Has the programme been evaluated?
In 2017, the College commissioned an external review of the Opportunity Programme and its Bridging Course. This was conducted by Dr Camille Kandiko-Howson, then Senior Lecturer in Higher Education and Academic Head of Student Engagement at King’s College London. This review, which was wholly positive, was shared in its entirety with the University’s Admissions Executive. The University’s Admissions Executive then commissioned its own review in 2018 as part of an evaluation of the various widening participation schemes run by the Oxford colleges. This, too, was wholly positive, and was followed by our being awarded first prize in the inaugural Vice-Chancellor’s Diversity Awards in the category “promoting diversity in the student body.”

In 2019, the University formally adopted the Univ Opportunity Programme as a University initiative under the name Opportunity Oxford, and now every undergraduate college in Oxford has committed to making offers under the scheme. In the latest admissions round, 126 offers were made under Opportunity Oxford, and we expect to make in excess of 200 offers per year by the third year of the programme.

A last word on what this programme is really about
When thinking about bridging courses, foundation years and other major initiatives to support students from disadvantaged backgrounds in making successful applications to universities such as Oxford, it is natural to focus on what skills they most need to develop and how they can best be assisted in so doing. This is right and proper. The Univ scheme, though, has a slightly different thrust. Its primary objective is to encourage and support tutors in making offers to well-qualified students from disadvantaged backgrounds who are already in our applicant pool but who would not otherwise get a place at Oxford. The Bridging Course exists to give tutors a reasonable degree of confidence that, should they make an offer to a student from a disadvantaged background who would otherwise narrowly miss out, that student will be supported in the ways that are most relevant to the demands of an Oxford degree.

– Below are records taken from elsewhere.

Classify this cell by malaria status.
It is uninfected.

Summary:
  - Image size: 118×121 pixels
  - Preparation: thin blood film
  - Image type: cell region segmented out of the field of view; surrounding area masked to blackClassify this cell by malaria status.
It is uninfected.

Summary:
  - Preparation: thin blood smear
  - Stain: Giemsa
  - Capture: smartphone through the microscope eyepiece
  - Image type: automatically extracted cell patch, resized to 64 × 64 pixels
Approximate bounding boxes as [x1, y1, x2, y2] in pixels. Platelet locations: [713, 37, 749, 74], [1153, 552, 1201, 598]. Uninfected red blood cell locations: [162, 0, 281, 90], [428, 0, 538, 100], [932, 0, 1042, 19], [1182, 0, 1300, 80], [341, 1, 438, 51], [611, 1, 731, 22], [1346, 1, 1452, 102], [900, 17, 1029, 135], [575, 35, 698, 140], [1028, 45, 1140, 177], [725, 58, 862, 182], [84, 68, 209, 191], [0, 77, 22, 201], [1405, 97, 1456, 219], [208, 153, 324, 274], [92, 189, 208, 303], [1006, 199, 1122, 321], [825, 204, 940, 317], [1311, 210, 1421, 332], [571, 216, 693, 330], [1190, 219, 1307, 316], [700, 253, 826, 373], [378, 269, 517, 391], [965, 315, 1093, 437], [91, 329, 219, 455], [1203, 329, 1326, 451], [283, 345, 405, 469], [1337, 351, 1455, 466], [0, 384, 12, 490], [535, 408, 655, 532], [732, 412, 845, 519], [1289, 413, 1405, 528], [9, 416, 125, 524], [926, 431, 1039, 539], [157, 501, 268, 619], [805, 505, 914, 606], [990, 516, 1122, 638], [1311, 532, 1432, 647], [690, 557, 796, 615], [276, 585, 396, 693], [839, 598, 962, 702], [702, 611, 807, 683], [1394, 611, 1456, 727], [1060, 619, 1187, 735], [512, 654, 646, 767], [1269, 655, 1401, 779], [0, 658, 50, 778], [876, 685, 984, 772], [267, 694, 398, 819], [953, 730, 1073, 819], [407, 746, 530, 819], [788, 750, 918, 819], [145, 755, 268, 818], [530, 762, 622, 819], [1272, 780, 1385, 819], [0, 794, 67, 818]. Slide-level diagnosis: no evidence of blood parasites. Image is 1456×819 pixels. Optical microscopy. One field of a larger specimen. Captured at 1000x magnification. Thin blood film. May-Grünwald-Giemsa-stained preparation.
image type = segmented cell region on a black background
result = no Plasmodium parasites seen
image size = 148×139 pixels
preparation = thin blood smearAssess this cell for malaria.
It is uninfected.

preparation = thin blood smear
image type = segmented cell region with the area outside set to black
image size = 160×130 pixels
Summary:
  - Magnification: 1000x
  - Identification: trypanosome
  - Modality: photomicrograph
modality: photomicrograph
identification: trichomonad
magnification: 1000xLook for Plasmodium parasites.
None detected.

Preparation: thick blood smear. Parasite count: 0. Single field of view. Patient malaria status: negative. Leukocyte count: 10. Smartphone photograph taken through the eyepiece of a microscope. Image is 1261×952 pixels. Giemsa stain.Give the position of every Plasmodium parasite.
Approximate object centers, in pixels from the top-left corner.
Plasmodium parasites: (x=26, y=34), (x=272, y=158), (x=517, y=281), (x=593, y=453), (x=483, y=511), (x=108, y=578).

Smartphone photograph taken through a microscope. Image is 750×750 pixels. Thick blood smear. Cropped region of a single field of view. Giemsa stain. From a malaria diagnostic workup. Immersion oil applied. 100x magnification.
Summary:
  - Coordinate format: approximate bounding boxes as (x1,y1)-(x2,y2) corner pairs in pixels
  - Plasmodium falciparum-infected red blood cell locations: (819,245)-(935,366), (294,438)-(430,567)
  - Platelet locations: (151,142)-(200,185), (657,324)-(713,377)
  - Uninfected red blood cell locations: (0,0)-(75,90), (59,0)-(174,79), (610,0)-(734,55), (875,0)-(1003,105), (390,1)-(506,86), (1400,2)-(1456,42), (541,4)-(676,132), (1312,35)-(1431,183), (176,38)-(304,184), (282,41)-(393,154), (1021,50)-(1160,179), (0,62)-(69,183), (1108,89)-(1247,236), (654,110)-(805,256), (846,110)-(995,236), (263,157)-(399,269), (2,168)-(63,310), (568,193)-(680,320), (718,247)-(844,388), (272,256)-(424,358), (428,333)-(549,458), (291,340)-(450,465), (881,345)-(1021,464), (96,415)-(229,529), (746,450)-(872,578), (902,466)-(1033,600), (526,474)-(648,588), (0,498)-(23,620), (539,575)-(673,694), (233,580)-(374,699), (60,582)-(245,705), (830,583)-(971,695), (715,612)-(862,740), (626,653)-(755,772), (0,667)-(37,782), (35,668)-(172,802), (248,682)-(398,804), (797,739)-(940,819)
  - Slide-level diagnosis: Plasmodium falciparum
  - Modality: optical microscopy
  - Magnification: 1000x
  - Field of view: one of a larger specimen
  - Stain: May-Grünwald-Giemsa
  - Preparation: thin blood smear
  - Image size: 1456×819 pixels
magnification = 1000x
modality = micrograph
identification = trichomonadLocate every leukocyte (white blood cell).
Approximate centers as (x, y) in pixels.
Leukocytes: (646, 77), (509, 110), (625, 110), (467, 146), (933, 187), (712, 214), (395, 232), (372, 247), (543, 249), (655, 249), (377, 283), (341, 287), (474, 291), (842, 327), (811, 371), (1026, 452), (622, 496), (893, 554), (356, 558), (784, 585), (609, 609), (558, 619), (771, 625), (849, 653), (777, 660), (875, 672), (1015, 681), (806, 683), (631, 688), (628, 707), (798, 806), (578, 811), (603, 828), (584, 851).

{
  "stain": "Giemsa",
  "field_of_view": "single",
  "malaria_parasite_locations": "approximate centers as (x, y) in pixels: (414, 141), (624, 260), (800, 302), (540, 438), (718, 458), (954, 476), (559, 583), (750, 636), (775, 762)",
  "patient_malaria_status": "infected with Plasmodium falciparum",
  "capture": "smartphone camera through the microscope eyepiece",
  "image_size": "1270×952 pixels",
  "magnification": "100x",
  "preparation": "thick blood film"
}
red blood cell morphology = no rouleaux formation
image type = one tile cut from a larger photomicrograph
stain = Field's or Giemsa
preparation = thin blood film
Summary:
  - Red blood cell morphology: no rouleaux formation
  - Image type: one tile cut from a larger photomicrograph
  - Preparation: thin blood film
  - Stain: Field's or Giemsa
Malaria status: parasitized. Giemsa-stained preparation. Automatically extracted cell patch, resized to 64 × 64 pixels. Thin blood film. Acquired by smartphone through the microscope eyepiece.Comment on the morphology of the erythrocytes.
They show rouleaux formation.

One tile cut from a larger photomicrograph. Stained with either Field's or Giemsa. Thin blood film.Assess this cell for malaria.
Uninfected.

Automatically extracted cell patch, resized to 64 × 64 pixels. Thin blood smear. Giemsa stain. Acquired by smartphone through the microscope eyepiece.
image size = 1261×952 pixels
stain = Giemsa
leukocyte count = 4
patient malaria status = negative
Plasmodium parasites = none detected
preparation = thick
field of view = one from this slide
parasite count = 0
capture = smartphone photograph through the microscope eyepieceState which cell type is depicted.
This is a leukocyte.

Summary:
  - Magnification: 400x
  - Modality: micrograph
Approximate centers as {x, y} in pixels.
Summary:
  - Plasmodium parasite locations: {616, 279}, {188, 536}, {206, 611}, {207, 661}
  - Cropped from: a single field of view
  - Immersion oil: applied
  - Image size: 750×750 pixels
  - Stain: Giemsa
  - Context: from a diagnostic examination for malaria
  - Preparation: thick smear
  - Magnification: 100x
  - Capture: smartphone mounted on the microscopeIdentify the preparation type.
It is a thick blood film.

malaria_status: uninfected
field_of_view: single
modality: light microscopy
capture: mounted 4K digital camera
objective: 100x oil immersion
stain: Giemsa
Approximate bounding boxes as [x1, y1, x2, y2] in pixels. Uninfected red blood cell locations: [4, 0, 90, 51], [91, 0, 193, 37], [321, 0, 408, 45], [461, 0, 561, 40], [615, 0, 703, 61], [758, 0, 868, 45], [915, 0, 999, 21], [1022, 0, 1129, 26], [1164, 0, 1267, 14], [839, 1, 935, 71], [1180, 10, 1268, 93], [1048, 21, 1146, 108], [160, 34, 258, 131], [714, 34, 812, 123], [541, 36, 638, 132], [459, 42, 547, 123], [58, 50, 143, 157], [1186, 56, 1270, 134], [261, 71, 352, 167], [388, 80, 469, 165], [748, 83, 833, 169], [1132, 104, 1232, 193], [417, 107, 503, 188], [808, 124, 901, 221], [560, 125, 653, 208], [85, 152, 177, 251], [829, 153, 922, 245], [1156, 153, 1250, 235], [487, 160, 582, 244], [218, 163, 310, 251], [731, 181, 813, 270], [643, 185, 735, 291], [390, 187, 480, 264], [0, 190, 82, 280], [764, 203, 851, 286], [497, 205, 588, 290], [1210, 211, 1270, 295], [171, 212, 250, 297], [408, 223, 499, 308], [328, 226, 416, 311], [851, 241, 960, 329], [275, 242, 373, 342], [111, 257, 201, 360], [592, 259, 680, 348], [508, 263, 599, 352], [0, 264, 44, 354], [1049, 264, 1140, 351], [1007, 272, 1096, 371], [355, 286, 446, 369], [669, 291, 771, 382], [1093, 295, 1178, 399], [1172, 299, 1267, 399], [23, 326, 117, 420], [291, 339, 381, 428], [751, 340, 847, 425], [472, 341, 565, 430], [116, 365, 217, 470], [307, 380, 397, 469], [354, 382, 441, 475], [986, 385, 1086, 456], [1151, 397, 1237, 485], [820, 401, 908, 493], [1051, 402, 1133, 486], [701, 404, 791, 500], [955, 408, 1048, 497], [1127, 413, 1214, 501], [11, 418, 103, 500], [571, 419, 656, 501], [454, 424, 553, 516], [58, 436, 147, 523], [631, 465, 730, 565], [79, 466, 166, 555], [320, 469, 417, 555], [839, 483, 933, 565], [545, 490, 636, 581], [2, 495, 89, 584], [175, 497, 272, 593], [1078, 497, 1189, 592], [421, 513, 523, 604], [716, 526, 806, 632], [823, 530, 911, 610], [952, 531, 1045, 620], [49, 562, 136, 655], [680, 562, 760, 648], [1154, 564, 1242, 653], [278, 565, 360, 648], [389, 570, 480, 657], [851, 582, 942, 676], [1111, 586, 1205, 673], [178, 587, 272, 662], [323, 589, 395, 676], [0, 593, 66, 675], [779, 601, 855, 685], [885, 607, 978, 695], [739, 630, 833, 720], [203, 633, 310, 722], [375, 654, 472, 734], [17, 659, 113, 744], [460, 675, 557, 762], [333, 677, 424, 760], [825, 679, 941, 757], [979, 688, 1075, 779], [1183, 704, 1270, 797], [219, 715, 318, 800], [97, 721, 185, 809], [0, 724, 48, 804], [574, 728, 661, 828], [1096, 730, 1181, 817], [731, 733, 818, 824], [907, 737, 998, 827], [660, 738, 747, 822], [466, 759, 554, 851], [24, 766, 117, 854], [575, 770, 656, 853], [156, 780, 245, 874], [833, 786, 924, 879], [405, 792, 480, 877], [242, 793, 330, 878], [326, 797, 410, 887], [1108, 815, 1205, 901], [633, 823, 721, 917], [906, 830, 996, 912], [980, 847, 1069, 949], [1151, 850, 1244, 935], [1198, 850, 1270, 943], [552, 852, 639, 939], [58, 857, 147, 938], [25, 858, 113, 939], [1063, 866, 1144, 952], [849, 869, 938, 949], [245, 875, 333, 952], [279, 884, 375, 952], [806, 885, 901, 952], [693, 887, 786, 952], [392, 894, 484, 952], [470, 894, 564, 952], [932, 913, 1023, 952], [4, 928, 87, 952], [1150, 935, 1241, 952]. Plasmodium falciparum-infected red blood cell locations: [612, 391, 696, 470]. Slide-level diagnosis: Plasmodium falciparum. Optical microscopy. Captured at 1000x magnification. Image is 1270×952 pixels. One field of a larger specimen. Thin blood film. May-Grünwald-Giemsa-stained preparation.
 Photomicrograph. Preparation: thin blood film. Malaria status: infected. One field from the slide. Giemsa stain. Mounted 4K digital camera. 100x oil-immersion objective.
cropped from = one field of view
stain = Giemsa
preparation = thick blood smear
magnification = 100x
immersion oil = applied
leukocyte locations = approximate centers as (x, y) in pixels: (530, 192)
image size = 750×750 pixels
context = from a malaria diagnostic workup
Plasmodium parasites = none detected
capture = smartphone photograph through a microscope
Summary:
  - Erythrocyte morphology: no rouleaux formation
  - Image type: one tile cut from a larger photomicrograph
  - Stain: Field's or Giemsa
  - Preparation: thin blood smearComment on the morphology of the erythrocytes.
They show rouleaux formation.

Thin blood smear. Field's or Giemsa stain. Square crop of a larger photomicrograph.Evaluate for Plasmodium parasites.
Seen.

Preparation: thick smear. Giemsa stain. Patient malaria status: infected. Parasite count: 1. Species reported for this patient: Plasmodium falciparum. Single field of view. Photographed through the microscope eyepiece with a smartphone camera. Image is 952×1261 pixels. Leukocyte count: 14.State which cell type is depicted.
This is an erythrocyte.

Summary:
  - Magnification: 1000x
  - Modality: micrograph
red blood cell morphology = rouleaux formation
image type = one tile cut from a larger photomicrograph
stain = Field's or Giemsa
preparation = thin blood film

Additionally, the tutor knows that she or he has the College’s support in making such an offer. We have good reasons to be confident that the Bridging Course represents effective and worthwhile preparation for participating students; but the Opportunity Programme is driven by the ambition to make offers to students, not simply to give more bridging support to students. In other words, though the Univ Opportunity Programme is often thought of as a bridging course, it is actually rather more concerned with re-thinking our admissions decisions.

Some comments from recent participants in the Univ Opportunity Programme
“The time spent on the programme was valuable in many ways: socially, academically, but most of all as an acclimatisation period. The experience meant that when October came, I was freshly aware of my capability and hit the ground running.”
Ruqayah Juyel (2017, Law)

“I was worried about my ability to cope with the workload, but the programme gave me confidence that I would be able to manage the work and do well at Oxford. It was really helpful to have friends before I arrived at university, especially since I was the only person from my school to get in.”
Guy Smith (2019, History and Politics), JCR Returning Officer and Class Equality Rep

“The programme was really helpful in providing experience of writing an academic essay in a low- pressure environment. It was also really useful to get comfortable in Oxford and the college environment before term started.”
Martha Storey (2019, Maths and Philosophy), JCR Treasurer/Vice-President

“The Bridging programme helped to ease me into independent study and made the prospect of Oxford tutorials much less scary because I already had an idea of what was expected of me and how to do it. It prepared me in terms of confidence, reassured me that Oxford could work for me, and I’ve gone on to really love my first year at university. I miss it when I’m back at home!”